Fiction of my imagination
I'd written some notes on reading non-fiction vs. fiction, but after reading through them I realized that a) I'd covered that ground before and b) I didn't really agree with what I'd just written. Because of that I decided to just include a memory of high school English class, and some comments on reading books on science. I don't really have time for more right now.
I recall my high school English teacher, Father Naumann, explaining to us that one of the criticisms of Dickens is that he 'sacrifices art for pamphleteering', but regardless of how faithfully I copied it down in my notes, and preserved it in my brain, at the time, it's not something I fully agree with now (at least, I wouldn't apply it universally to all writers). Novels are a subjective expression of the human experience, whether some well-known historical event or an aspect of life that is universally known but individually experienced, such as love, death, growth, that sort of thing. Poverty is part of the human experience, and part of the power of the novelist is to take that and personalize it by, instead of describing the horrors of poverty, simply showing them. Maybe Father Naumann's criticism was that Dickens was doing quite enough by showing us the poverty of Victorian London, and didn't need to harangue his readers with essays about injustice at the same time. Which, to be honest, I don't recall his doing. It's been a long time since I've read a Dickens novel. And Father Naumann did once also say that my high was home to 'boys and other idiots' so maybe everything he said should be taken with a grain of salt. Regardless, my point is that a novel can have a political perspective without necessarily weakening itself, and a good political rant can be an effective literary device if put into the mouths of a character and not the narrator. Unless the narrator is a character and not outside of the story, in which case it's much more involved. But this is neither the time nor the place for a discussion of the profoundly influential field of narratology.
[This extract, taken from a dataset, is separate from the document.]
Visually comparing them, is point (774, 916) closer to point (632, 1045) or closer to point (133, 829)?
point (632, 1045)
I should probably clarify that what I said above about non-fiction doesn't apply to books on science, or scientific study in general. Reading about politics and history is essentially looking at words written by humans about what other humans have done. Reading about science is looking at words written by humans about the natural world that we have to deal with every day, regardless of our intellectual inclinations, so I differentiate it as people writing about things instead of people writing about people. I think fiction writers with a knowledge of science have the option to add an extra dimension to their work (and not just in science fiction), which I don't think I'd ever fully considered before. This is something I've been reflecting on since discovering Simon Mawer's essay on Science and Literature, providing me with a delightful and convenient bridge between my recent science kick and my love for the experience of reading good fiction. It included this line:
As an undergraduate I heard the Nobel laureate Niko Tinbergen start a lecture course on animal behaviour with the words, “Some people try to extrapolate from our studies to human behaviour but if you wish to learn about the behaviour of man don’t ask the ethologist; turn rather to the great writers. Read Dostoevsky, read Tolstoy.”